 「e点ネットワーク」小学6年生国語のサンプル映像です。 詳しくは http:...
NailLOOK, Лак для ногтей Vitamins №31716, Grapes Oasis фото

________

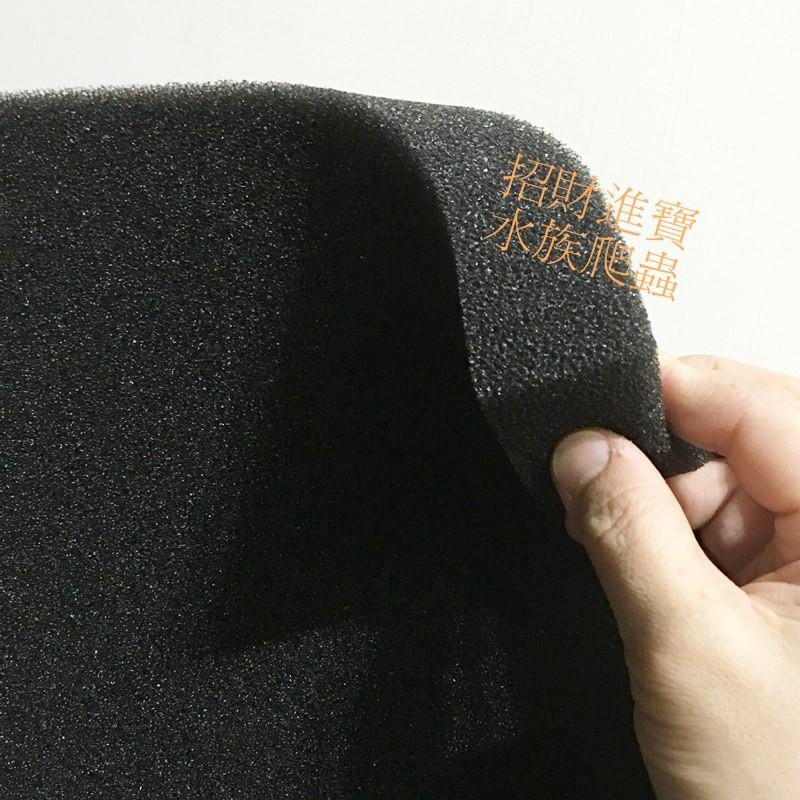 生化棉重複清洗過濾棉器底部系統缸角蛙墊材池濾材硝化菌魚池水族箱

________

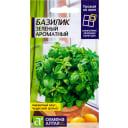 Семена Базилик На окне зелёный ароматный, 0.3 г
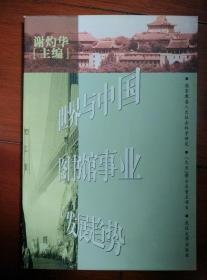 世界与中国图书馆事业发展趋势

________

• Requirement: Quote the data above exactly from the line with "Семена Базилик На" to the line with "世界与中国图书馆事业发展趋势", both ends counted, and nothing else. Pictures don't go in.

• Exercise response:
 Семена Базилик На окне зелёный ароматный, 0.3 г
 世界与中国图书馆事业发展趋势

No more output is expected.